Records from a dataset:

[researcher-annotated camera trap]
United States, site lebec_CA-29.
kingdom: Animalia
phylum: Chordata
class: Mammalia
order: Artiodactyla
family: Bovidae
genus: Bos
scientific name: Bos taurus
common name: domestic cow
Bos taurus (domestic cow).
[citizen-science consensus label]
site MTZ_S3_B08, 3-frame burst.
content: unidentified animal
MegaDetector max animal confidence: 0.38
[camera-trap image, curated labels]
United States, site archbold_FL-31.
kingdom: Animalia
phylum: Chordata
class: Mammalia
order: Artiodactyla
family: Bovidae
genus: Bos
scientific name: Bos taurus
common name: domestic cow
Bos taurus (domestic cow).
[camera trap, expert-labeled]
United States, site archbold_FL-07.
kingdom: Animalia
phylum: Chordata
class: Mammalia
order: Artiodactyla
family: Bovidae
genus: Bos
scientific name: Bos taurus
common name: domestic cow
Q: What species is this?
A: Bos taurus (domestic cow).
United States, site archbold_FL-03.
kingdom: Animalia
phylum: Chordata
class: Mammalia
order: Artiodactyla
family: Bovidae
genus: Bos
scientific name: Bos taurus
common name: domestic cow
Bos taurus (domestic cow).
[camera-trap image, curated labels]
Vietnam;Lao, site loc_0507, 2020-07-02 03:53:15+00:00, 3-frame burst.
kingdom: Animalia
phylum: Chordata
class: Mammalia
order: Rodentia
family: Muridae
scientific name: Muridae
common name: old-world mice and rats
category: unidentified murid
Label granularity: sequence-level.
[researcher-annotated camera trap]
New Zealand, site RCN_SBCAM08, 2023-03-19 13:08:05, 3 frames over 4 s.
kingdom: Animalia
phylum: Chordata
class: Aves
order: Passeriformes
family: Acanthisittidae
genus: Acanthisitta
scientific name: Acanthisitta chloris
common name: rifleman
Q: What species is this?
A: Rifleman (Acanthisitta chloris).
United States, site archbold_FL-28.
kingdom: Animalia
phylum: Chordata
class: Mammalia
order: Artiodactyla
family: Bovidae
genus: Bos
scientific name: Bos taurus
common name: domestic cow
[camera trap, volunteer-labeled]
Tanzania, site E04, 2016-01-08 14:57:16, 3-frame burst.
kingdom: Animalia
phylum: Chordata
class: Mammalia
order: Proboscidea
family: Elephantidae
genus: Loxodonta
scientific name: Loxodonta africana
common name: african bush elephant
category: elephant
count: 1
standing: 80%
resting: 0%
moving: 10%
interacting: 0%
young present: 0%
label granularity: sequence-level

PROBLEM TO WORK ON: Please write out the entries above in full, exactly as they read.

SOLUTION BELOW:
[researcher-annotated camera trap]
United States, site lebec_CA-29.
kingdom: Animalia
phylum: Chordata
class: Mammalia
order: Artiodactyla
family: Bovidae
genus: Bos
scientific name: Bos taurus
common name: domestic cow
Bos taurus (domestic cow).
[citizen-science consensus label]
site MTZ_S3_B08, 3-frame burst.
content: unidentified animal
MegaDetector max animal confidence: 0.38
[camera-trap image, curated labels]
United States, site archbold_FL-31.
kingdom: Animalia
phylum: Chordata
class: Mammalia
order: Artiodactyla
family: Bovidae
genus: Bos
scientific name: Bos taurus
common name: domestic cow
Bos taurus (domestic cow).
[camera trap, expert-labeled]
United States, site archbold_FL-07.
kingdom: Animalia
phylum: Chordata
class: Mammalia
order: Artiodactyla
family: Bovidae
genus: Bos
scientific name: Bos taurus
common name: domestic cow
Q: What species is this?
A: Bos taurus (domestic cow).
United States, site archbold_FL-03.
kingdom: Animalia
phylum: Chordata
class: Mammalia
order: Artiodactyla
family: Bovidae
genus: Bos
scientific name: Bos taurus
common name: domestic cow
Bos taurus (domestic cow).
[camera-trap image, curated labels]
Vietnam;Lao, site loc_0507, 2020-07-02 03:53:15+00:00, 3-frame burst.
kingdom: Animalia
phylum: Chordata
class: Mammalia
order: Rodentia
family: Muridae
scientific name: Muridae
common name: old-world mice and rats
category: unidentified murid
Label granularity: sequence-level.
[researcher-annotated camera trap]
New Zealand, site RCN_SBCAM08, 2023-03-19 13:08:05, 3 frames over 4 s.
kingdom: Animalia
phylum: Chordata
class: Aves
order: Passeriformes
family: Acanthisittidae
genus: Acanthisitta
scientific name: Acanthisitta chloris
common name: rifleman
Q: What species is this?
A: Rifleman (Acanthisitta chloris).
United States, site archbold_FL-28.
kingdom: Animalia
phylum: Chordata
class: Mammalia
order: Artiodactyla
family: Bovidae
genus: Bos
scientific name: Bos taurus
common name: domestic cow
[camera trap, volunteer-labeled]
Tanzania, site E04, 2016-01-08 14:57:16, 3-frame burst.
kingdom: Animalia
phylum: Chordata
class: Mammalia
order: Proboscidea
family: Elephantidae
genus: Loxodonta
scientific name: Loxodonta africana
common name: african bush elephant
category: elephant
count: 1
standing: 80%
resting: 0%
moving: 10%
interacting: 0%
young present: 0%
label granularity: sequence-level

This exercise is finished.